*Aim A*
In the court opinion summary, what sentence did the trial court give the defendant?

*Reading passage*
— Start —

No. M2004-01264-CCA-R3-CD - Filed June 7, 2005

The defendant, Donald Solomon, pled guilty to theft of property valued at $1,000, but less than $10,000, a Class D felony. After conducting a sentencing hearing, the trial court classified the defendant as a Range I, standard offender and sentenced him to four years in the Department of Correction. The trial court ordered the defendant to serve the sentence consecutive to a sentence in another case for which the defendant was on probation at the time. In this direct appeal, the defendant presents the single issue of whether the trial court erred in sentencing. We affirm the judgment of the trial court. Tenn. R. App. P. 3 Appeal as of Right; Judgment of the Criminal Court Affirmed J.C. MCLIN , J., delivered the opinion of the court, in which JOSEPH M. TIPTON and NORMA MCGEE OGLE, JJ., joined. David O. McGovern, Assistant Public Defender, for the appellant, Donald Solomon. Paul G. Summers, Attorney General and Reporter; Elizabeth B. Marney, Senior Counsel Criminal Justice Division; J. Michael Taylor, District Attorney General; and Steven M. Blount, Assistant District Attorney General, for the appellee, State of Tennessee. OPINION Facts and Procedural History The brief recitation of the facts at the plea hearing to which the defendant acquiesced established that he had taken sums of money from several individuals to purchase all-terrain vehicles. Rather than purchasing and delivering the vehicles to the buyers, the defendant misappropriated the money to support his drug habits. The presentence report revealed that the defendant, at the time this offense was committed, was on felony probation in Coffee County for passing worthless checks in an amount more than $1,000 and for six counts of theft over $1,000.

— End —

Excerpts of spatial question data

— Start —

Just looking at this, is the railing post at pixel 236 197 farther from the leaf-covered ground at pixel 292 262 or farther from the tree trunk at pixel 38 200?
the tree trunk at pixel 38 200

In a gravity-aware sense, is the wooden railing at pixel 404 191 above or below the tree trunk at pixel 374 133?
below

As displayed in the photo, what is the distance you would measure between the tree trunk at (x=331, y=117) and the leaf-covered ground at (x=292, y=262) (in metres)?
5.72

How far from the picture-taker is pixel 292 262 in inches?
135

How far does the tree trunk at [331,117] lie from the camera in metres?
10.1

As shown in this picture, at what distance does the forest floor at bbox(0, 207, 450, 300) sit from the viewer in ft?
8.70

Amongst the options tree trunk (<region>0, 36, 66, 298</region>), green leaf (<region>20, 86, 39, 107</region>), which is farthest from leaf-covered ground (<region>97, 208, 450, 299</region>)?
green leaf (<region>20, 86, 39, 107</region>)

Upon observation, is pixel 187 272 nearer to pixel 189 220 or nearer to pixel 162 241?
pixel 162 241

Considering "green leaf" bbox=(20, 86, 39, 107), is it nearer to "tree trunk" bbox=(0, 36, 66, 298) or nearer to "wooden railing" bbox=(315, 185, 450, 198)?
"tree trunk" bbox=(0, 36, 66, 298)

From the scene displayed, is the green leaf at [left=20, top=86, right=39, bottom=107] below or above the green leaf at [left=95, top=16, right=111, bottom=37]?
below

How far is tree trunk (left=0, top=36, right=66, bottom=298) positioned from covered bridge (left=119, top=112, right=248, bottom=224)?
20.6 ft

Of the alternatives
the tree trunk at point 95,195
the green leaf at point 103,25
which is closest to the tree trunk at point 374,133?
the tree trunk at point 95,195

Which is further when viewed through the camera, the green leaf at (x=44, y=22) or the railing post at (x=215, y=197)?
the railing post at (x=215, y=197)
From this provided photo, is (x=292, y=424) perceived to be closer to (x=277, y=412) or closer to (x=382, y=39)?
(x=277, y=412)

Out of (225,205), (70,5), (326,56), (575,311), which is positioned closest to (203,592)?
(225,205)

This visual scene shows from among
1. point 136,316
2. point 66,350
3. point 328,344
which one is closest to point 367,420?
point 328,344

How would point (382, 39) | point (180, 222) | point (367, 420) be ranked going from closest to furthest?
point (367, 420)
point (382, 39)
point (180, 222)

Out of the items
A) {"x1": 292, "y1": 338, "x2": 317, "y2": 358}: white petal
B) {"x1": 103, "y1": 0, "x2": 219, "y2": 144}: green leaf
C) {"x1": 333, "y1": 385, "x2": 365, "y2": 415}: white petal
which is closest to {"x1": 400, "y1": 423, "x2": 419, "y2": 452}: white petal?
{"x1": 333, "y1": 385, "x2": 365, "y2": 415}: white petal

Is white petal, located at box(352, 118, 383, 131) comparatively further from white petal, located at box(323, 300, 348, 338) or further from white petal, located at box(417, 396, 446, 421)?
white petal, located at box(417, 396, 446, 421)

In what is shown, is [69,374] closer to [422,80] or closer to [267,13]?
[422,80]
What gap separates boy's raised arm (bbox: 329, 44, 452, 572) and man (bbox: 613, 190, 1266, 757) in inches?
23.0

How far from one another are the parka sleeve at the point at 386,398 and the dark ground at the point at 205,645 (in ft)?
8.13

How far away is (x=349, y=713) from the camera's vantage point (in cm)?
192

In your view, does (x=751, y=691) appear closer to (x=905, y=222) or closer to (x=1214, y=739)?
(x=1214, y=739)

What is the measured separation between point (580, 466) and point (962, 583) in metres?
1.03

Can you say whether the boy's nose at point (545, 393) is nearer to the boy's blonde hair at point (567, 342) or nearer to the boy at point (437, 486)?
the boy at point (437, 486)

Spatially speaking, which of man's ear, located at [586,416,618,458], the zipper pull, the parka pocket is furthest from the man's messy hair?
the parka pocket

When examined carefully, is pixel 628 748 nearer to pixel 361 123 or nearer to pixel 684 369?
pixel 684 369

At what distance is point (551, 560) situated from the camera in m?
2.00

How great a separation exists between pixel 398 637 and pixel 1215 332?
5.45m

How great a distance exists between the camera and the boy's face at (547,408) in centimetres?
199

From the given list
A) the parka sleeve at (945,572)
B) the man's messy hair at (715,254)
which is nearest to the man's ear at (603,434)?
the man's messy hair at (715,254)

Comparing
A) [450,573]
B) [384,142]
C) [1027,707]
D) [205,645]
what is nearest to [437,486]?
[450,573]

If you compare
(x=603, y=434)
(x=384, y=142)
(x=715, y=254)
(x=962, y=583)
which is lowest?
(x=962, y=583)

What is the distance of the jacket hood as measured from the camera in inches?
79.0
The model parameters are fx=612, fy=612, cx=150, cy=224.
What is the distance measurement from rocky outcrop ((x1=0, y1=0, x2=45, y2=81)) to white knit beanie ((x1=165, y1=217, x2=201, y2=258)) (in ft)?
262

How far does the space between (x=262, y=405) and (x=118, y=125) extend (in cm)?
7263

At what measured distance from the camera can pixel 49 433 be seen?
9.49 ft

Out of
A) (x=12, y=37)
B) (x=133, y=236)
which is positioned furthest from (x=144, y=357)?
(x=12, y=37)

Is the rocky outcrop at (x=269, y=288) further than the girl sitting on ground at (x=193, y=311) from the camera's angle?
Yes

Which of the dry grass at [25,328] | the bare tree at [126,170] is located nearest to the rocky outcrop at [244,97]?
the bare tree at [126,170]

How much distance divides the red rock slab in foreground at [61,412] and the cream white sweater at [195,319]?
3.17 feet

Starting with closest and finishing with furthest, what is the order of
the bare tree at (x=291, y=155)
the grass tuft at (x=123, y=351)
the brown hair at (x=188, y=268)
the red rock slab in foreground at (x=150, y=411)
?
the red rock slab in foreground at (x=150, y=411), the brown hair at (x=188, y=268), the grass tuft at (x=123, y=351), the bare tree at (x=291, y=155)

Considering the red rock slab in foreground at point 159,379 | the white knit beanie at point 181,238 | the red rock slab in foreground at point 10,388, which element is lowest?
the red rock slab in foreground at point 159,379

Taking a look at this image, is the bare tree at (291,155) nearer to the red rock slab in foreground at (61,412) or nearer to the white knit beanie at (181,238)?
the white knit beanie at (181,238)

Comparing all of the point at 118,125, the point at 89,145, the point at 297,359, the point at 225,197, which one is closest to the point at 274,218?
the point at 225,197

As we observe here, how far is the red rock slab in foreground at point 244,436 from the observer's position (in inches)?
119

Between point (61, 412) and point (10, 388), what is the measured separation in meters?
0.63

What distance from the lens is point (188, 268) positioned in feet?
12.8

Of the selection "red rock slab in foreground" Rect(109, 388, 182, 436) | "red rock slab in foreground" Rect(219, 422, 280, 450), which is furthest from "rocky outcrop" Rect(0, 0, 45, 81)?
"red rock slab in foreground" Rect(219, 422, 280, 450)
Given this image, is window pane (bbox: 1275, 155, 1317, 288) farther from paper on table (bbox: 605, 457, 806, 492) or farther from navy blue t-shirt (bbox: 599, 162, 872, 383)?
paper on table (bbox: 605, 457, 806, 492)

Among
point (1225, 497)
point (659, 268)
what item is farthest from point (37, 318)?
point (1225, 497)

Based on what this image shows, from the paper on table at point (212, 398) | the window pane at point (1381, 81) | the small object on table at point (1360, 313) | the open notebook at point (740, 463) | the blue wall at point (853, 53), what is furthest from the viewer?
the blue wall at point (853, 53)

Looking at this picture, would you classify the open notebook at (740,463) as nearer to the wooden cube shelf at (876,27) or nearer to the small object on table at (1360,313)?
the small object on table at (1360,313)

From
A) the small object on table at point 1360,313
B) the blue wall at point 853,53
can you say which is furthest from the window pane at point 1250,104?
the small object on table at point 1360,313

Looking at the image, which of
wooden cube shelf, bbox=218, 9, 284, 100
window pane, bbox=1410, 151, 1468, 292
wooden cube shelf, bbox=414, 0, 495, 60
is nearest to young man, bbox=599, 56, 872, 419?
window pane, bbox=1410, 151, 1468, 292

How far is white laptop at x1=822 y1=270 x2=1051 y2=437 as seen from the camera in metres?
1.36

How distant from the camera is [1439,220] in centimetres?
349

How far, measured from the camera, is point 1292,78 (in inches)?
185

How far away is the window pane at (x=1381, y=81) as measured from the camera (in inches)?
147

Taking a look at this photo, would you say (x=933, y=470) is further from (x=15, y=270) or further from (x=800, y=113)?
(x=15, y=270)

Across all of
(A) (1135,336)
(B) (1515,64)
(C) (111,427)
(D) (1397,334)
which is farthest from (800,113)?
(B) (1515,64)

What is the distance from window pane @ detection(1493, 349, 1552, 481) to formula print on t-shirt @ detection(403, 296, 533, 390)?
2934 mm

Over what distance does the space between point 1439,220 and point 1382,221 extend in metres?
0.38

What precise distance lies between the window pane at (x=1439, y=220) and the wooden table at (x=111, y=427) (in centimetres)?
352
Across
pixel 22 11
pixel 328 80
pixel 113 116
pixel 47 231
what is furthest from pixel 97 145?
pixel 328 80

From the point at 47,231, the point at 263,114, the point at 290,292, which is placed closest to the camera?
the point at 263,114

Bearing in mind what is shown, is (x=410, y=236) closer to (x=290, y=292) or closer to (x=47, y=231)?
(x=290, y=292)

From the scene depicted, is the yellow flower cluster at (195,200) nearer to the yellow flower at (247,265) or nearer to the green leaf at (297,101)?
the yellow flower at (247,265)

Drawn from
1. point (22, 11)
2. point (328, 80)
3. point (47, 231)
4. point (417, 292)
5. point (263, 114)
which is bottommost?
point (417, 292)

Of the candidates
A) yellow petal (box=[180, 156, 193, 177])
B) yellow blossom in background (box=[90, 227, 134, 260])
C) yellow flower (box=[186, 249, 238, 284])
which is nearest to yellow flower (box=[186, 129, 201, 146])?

— End —

*Aim B*
In the rows, take the lines from the one with "Of the candidates" through the last row and rewrite them with "golden" substituted for "yellow", leaving everything else unchanged.

*Full solution A*
Four years in the Department of Correction.

*Full solution B*
Of the candidates
A) golden petal (box=[180, 156, 193, 177])
B) golden blossom in background (box=[90, 227, 134, 260])
C) golden flower (box=[186, 249, 238, 284])
which is nearest to golden flower (box=[186, 129, 201, 146])?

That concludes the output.